▸ ЦЕЛЬ ЗАДАНИЯ
Что было дальше в тексте о воспитательнице из Дома ребенка? Продолжите его сразу после последнего предложения.

"Осторожнее с этими детьми, они - вампиры!"

Дети - это цветы жизни на наших могилах.

(Современная ироничная поговорка)

Здесь мы расскажем вам о совершенно реальных, более того - обыденных вещах. Хотя, кажутся они чрезвычайно дикими. Их поведала эниокорректорам воспитательница, работающая в Доме ребенка города... скажем, города N (по ее убедительной просьбе мы не будем называть города, номера и адреса учреждения, подлинных имен и истинных дат - ей это грозит неприятностями). Дело не в конкретике, потому что это происходит везде, в любом учреждении такого типа. Однако, подобная информация строго засекречена.

О Домах ребенка в прессе пишут достаточно часто. Пишут о их нищенском государственном содержании, о матерях-"кукушках", которые бросают своих детей, о самих детках, которым так необходима мама, о главврачах с добрыми глазами... Но это - лишь одна сторона медали.

Странность - непознанная закономерность?

"Когда я пришла работать воспитателем в Дом ребенка, меня кто-то из нянечек предупредил - мол, осторожнее с этими детьми, они вампиры. Я еще тогда подумала - бред какой. А потом ко мне подошла на цыпочках одна девочка..."

Лариса всегда была женщиной спокойной и трезвомыслящей. Вид детей с сильными, ярко выраженными патологиями ее не смущал и не шокировал. Да и нетрудно предположить, какие дети живут в Доме ребенка: гидроцефалия, микроцефалия, олигофрения. Очень много даунов, детей с ДЦП, родившихся после Чернобыльской катастрофы (здесь вообще кошмарные патологии). К такому она была готова. Вот и эта двухлетняя девочка, все время ходившая на цыпочках, вытянувшись в струнку, раскачиваясь из стороны в сторону и периодически тоненько вскрикивая "И-и-и!" ее абсолютно не насторожила. Девочка подошла к Ларисе, понюхала ее, лизнула и стала перед ней на колени. "Она так своих от чужих отличает, - сказала нянечка. - Тебя за свою приняла." И Лариса, растрогавшись, взяла малышку на руки.

- В тот же момент я чуть не потеряла сознание, - рассказывает она. - Такая слабость навалилась. Причем, совершенно молниеносно, раз - и все. Сначала я решила, что это случайность. А вечером, когда в группе никого не было, я снова взяла эту девочку на руки. И опять - состояние, близкое к обмороку. Тогда я буквально столкнула ее с колен. И тут же мне стало легче.

Загадка? Феномен? Как только Лариса начала работать в Доме ребенка, такие "загадки", зачастую пугающие, посыпались на нее как из рога изобилия.

▸ ИСХОДНЫЕ ДАННЫЕ
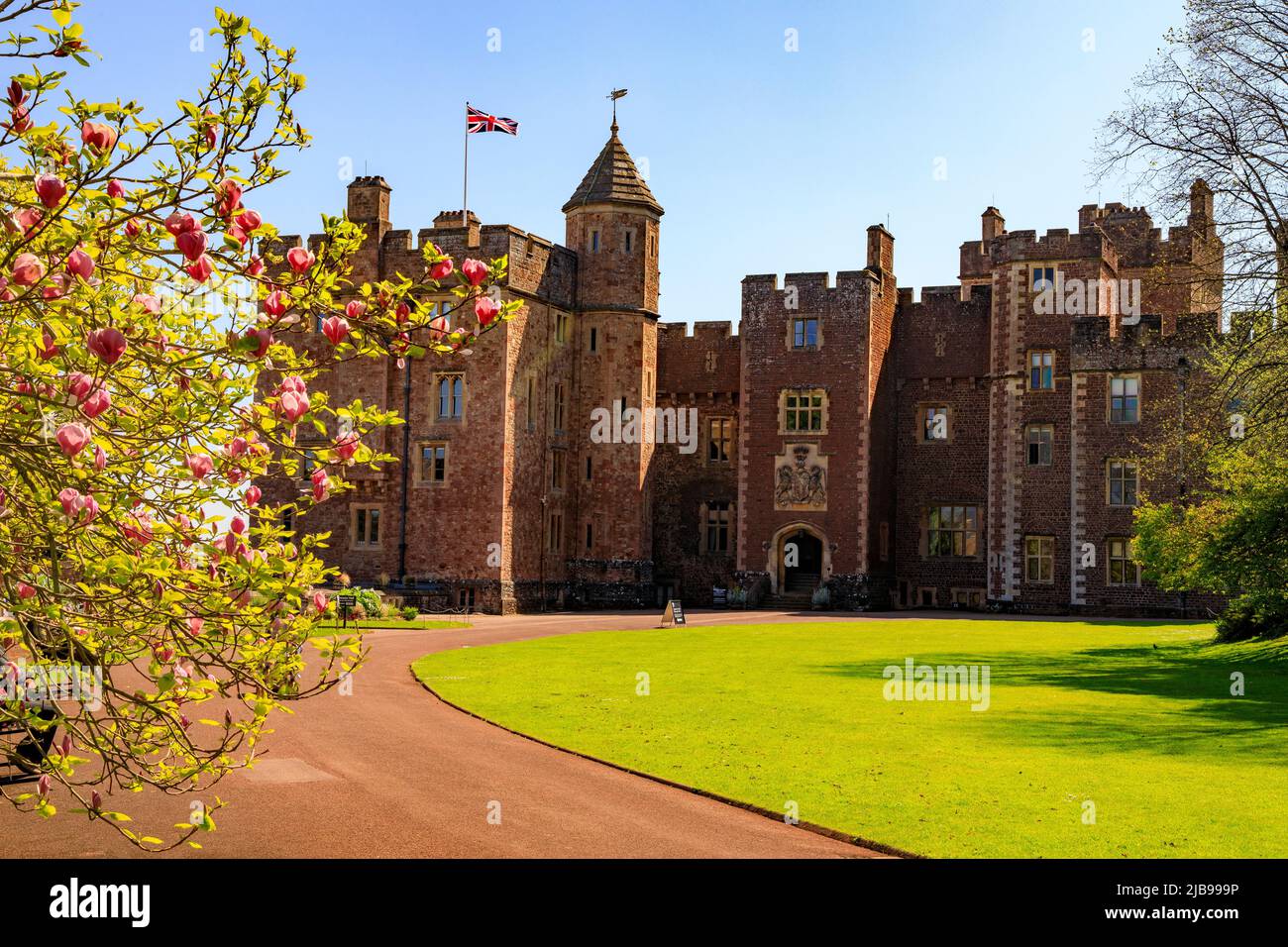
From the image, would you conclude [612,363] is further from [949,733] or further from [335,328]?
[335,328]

...

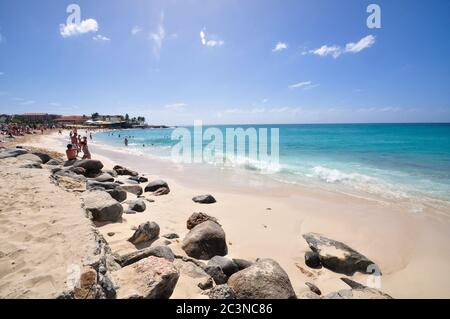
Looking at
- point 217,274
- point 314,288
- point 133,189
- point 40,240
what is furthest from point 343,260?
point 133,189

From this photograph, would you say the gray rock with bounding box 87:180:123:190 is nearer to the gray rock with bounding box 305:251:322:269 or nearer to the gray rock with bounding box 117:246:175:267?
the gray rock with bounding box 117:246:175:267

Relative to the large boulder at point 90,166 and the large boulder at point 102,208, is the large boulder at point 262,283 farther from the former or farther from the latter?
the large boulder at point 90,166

▸ РЕЗУЛЬТАТ ЗАДАНИЯ
В группе, где она работала, стоял диванчик для воспитателей, которые работали в ночь. Однако, Ларисе почему-то не понравилось на нем спать ("Такое ощущение, будто кто-то похоронен там, под диваном"). И вообще - в том крыле ей спать не хотелось. Она еще предупредила остальных - мол, девочки, здесь спать нельзя, плохо будет. А внимания никто не обратил...

Вдруг, среди ночи, крик. Кричала одна из воспитательниц, спавшая на том самом диванчике. Что случилось? Она показала на груди две кровавые точечки и сказала, что кто-то укусил. Разумеется, укусы тут же обработали перекисью водорода. Когда стерлась ваткой кровь, под ней не оказалось ни ранок, ни укусов - вообще ничего.

А не так давно случилась странность с дверной щеколдой. Лариса решила искупаться в ванной - закрыла за собой дверь на щеколду, а на хвостик от щеколды повесила свой крестик, который все время носила на шее. Внезапно крестик начал резко раскачиваться, как маятник. Потом резко и громко открылась щеколда и приоткрылась дверь. И будто кто-то вышел... Лариса побежала в группу - все детки спали, никто даже не пошевелился.

"Мертвая зона"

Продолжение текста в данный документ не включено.